耶律辰冷冷的說着,就直接站了起來:“給你時間考慮。”
“你不合作,我一樣能讓這場戰爭更大,到時候就不是死更多的人那麼簡單了,你塞外疆土也將不會剩下多少。”
耶律辰說完,擡腳就出去了。
對於拓跋塞的配合,他之前是沒想過的,可是,正好撞上,不用白不用。
出了門,就看到了那拿着一個小藥瓶笑嘻嘻想朝着這邊走來的蘇巧巧。
耶律辰的臉當下就黑了。
蘇巧巧自以爲小心,除了唯一的知情者十一以外,就沒有人知道她去看拓跋塞的事。
爲了防止耶律辰知道翻了醋罈子,她一路都小心翼翼的,儘量的避開人。
終於走到了拓跋塞的住處,鬆了口氣,就要跨進院子。
可剛擡頭,整個人都僵住了。
“耶……耶律辰?你怎麼在這裡?”
蘇巧巧瞪大了眼睛,手中的傷藥下意識的就藏到了背後。
又覺得自己這話簡直就是此地無銀三百兩,連忙就嘿嘿笑了起來:“我剛纔去看了我哥和婉婉姐,剛正準備回去呢,忽然看到一隻兔子竄出來。”
“我就過來逮兔子了,沒想到你在這裡,你們在說話嗎,那你們慢聊,我就走了。”
蘇巧巧說着,擡腳就要走。
天啊,真的是悲催到極點,怕什麼來什麼,這傢伙不是在睡覺嗎,怎麼就在這裡。
拓跋塞也聽到了蘇巧巧的聲音,知道她過來了,心裡暗道一聲:算她還有點良心,就起身也走了出來。

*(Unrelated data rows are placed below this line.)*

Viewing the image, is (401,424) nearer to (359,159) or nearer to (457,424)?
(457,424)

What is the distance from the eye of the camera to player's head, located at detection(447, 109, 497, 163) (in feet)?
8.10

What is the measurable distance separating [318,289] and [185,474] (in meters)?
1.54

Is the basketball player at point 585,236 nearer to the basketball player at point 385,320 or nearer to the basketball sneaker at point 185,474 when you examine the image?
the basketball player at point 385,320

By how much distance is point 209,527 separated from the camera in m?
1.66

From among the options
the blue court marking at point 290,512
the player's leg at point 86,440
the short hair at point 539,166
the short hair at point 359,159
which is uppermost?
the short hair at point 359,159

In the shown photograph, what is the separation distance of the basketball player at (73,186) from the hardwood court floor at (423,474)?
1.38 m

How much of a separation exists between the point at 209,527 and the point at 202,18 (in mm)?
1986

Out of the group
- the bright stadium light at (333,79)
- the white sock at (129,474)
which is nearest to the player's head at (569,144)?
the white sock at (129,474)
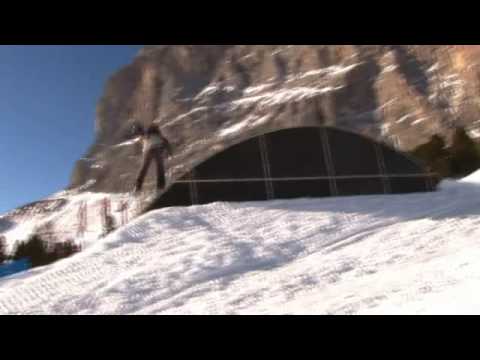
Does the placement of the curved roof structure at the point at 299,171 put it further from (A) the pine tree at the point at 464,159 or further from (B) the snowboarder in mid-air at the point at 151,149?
(A) the pine tree at the point at 464,159

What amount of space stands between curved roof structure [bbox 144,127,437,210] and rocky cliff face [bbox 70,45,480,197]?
36.6m

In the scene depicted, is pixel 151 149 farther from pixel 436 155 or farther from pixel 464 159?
pixel 436 155

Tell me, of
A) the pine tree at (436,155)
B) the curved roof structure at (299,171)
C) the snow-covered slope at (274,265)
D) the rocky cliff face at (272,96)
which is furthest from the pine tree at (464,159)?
the rocky cliff face at (272,96)

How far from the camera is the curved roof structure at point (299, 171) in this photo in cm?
927

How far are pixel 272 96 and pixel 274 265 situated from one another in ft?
210

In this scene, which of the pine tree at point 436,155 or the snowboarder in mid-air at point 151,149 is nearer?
the snowboarder in mid-air at point 151,149

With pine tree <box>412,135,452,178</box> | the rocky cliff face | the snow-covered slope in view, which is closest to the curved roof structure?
the snow-covered slope

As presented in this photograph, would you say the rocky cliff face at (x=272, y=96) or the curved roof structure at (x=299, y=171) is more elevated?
the rocky cliff face at (x=272, y=96)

耶律辰黑着臉看了蘇巧巧半響,見她要走,忽然就問道:“兔子呢?”
“嗯?什麼兔子?”
話出口,蘇巧巧猛然回神,連忙就道:“兔子,兔子跑了啊,我沒追到。”
耶律辰看着蘇巧巧,臉色陰沉,她就這麼捨不得他這個老鄉嗎?
這才半天的工夫就過來看了。
“你手上拿的什麼?”
見耶律辰半天沒說話,蘇巧巧都鬆了口氣了,驀地又聽到他的話,精神又緊繃了起來,當即就連連搖頭。
“沒,沒有,什麼都沒有。”
說着,就連忙把藥瓶放進了手腕上戴着的控溫箱裡,鬆了口氣,擡起了雙手給耶律辰看。
耶律辰點點頭,可能是自己剛纔眼花了吧。
漆黑的臉稍微好看了一些,安哼:總算還有點分寸,沒有過來送藥。
沒了證據,也找到了很好的逮兔子的理由,蘇巧巧幹脆也不走了,直接走了進來。
“這裡是塞外王子的住處吧,既然走到這兒了,那就去看看那塞外的王子吧,他昨天好像傷的挺重的。”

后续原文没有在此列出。